In her book, Rosenbloom takes us from library to library, recounting her conversations with other librarians, as well as with historians, collectors and medical students in the act of dissecting cadavers. She includes no shortage of memorable scientific minutiae and clarifications of misunderstood history along the way, including the fact that there’s no evidence that Nazis made books from human skin. (This was maybe the one abominable thing they didn’t do.)
In fact, anthropodermic bibliopegy was not the practice of some singularly heinous regime. Such books were never common — Rosenbloom’s team has identified only about 50 alleged examples worldwide — but she suggests that the total number is plausibly far greater. Human skin leather looks indistinguishable from that of other mammals, and only recent developments in DNA sequencing technology have made it possible to tell a skin-bound book from a forgery.
The making and selling of such books was pursued at many times and in many places, including late-19th-century America. John Stockton Hough, a Philadelphia physician, is known to have bound three textbooks about reproduction in the skin of Mary Lynch, a local woman who died at 28 in 1869 of tuberculosis and a parasitic infection. During an autopsy, Hough removed and preserved skin from her thighs, and then bound his books with it — presumably as a form of homage. Struggling to make sense of this sort of bizarre behavior, Rosenbloom observes, “It’s easier to believe that objects of human skin are made by monsters like Nazis and serial killers, not the well-respected doctors the likes of whom parents want their children to become someday.”
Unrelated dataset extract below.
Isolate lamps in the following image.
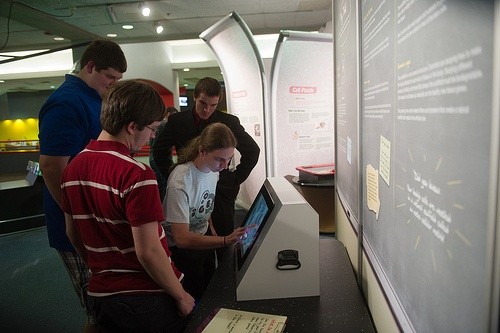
[151,20,164,34]
[137,2,151,17]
The central question Rosenbloom pursues here involves the nature of consent. Books bound in human skin have been circulating among private collectors for centuries and often sell for far more than their animal-bound counterparts. Some of the experts with whom Rosenbloom speaks believe that such books should be buried or destroyed — treated, in short, as human remains would be — not collected or publicly displayed. But Rosenbloom argues that these books are well worth examining not despite the visceral disgust they evoke but because of it. “If your mental image of a doctor binding books in human skin is that of a lone mad scientist, toiling away in a creepy basement creating abominations, that would be understandable,” she writes. “But the truth about these doctors is much harder to square with our current perceptions of medical ethics, consent and the use of human remains.”
Of course, much of medicine’s history has been shaped by doctors who saw bodies primarily as objects of study, and body parts as items that could be collected, simply because it was within the doctors’ ability to do so. There may be no greater emblem of the failure of the medical profession to treat patients as people first than the instinct to possess their bodies and organs. The era of consent in medicine — including in organ and cadaver donation — is still in its infancy. Rosenbloom’s book, and the skin-bound books she discusses, compel us to reckon with that arc, and to try to bend it more urgently in an ethical direction.
Rosenbloom does not spare us the details of the methods by which skin-bound books were made, right down to the techniques of tanning, soaking and scraping the “hides” to preserve them. At times her descriptions seem gratuitously to indulge the same morbid fascination that has long drawn people to these objects. But she finds a way to indulge that fascination without the exploitation inherent in the books’ production. Despite their gory history, Rosenbloom suggests, something draws us to behold physical proof of “what happens when immortality is thrust upon us.”